Channell questions safety of open air pits
The Gunnison County Commissioners voted 2 to 1 Tuesday, July 12 to approve two separate applications for centralized containment ponds, or flowback pits, that will serve a growing number of natural gas operations around the North Fork Valley. But the approvals weren’t without some reservations from all three board members.
Gunnison Energy Corporation (GEC) and SG Interests I (SG) both filed permit applications earlier this year to build the facilities, which would hold produced water that comes out of the ground throughout the life of a gas well.
The so-called Hotchkiss Water Storage Facility being proposed by GEC consists of two ponds, just like the facilities being proposed by SG, and would hold nearly 13 million gallons in the larger pond and 5.7 million gallons in the smaller pond. SG has applied for a permit to build two facilities with a total capacity of about 18 million gallons.
Commissioner Hap Channell, as a preface to his vote against the approval of both applications, said he was familiar enough with the applications and the public’s response to it to “struggle with these [applications], big time.”
He also knows the county’s standard for business when it comes to natural gas development, as it is laid out in the county’s own regulations for oil and gas development, which SG has challenged in court.
One section of the regulations was particularly hard for Channell to get past when considering the flowback pit applications. The section requires that oil and gas operations not cause “significant degradation” to wildlife and wildlife habitat, recreation and water resources.

» **Questions on the material**:
a) Using the flowback pit article, state whether each statement agrees with it, answering yes or no and quoting the deciding words. (i) The county commissioners approved the two applications unanimously. (ii) The larger pond of the facility proposed by GEC would hold nearly 13 million gallons. (iii) SG has challenged the county's oil and gas regulations in court.
b) Write the next part of the flowback pit article, continuing after its final sentence.

» **Extracted entries**:
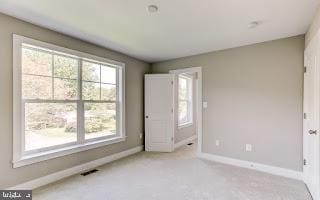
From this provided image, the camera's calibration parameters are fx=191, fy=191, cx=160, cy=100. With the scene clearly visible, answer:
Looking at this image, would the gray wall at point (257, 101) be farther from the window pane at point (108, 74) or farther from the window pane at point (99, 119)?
the window pane at point (99, 119)

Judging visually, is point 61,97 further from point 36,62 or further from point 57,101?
point 36,62

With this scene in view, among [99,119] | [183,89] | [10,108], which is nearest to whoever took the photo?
[10,108]

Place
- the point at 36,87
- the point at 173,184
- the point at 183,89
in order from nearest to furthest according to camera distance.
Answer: the point at 36,87 → the point at 173,184 → the point at 183,89

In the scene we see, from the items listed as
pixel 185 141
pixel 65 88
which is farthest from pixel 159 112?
pixel 65 88

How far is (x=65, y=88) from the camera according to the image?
320cm

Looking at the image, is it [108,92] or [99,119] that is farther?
[108,92]

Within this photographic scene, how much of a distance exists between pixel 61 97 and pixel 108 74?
1151 mm

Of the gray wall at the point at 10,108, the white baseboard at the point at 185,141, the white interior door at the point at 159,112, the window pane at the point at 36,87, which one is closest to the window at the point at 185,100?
the white baseboard at the point at 185,141

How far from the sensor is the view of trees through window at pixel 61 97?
9.05ft

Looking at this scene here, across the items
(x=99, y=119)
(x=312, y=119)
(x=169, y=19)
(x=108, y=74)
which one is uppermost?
(x=169, y=19)

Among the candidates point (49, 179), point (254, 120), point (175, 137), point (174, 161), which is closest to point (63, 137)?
point (49, 179)

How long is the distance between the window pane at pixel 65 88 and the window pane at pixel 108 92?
63cm

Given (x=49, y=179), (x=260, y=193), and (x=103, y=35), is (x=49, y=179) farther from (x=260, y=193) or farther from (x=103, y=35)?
(x=260, y=193)

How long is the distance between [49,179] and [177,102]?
348 cm
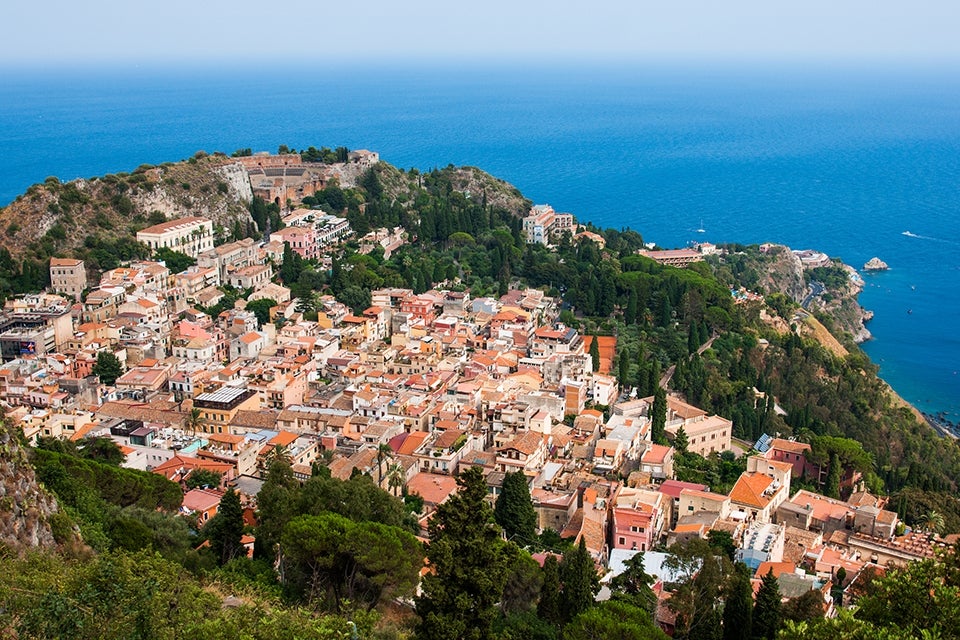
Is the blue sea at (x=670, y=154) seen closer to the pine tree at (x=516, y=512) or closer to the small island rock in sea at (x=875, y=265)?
the small island rock in sea at (x=875, y=265)

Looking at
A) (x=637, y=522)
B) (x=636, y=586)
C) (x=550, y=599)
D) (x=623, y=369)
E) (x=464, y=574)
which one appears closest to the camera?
(x=464, y=574)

» **Responses to the exercise**:
a)
(i) No: "voted 2 to 1"
(ii) Yes: "would hold nearly 13 million gallons in the larger pond"
(iii) Yes: "which SG has challenged in court"

b)
“We’ve heard extensively from the public. That includes the agricultural producers, sportsmen, environmentalists, tourism interests and just generally concerned citizens who tended to almost unanimously challenge the industry’s point of view that these pits will not cause significant degradation…,” Channell said
Once gas wells have been forced open using the controversial practice of hydraulic fracturing and then start producing gas, an unknown amount of water will come back up with the gas, the companies say.
But with the water, according to both companies and consultants hired for the county, comes some portion of the fracking fluid.
The more porous the rock being drilled, the less fluid is recovered. In the Mancos Shale that is now being drilled into areas around Paonia Reservoir, industry officials estimate that as much as 70 percent of the fluid comes back to the surface while the rock might never be recovered.
Channell also mentioned the industry’s failures in other areas of the country, where drinking water has been contaminated and land destroyed or changed forever. On the day of the meeting, the national media had reported on several industry faux pas, including an episode in West Virginia where hydraulic fracturing fluid had been spread over a section of experimental forest two years before most of the trees in the forest died.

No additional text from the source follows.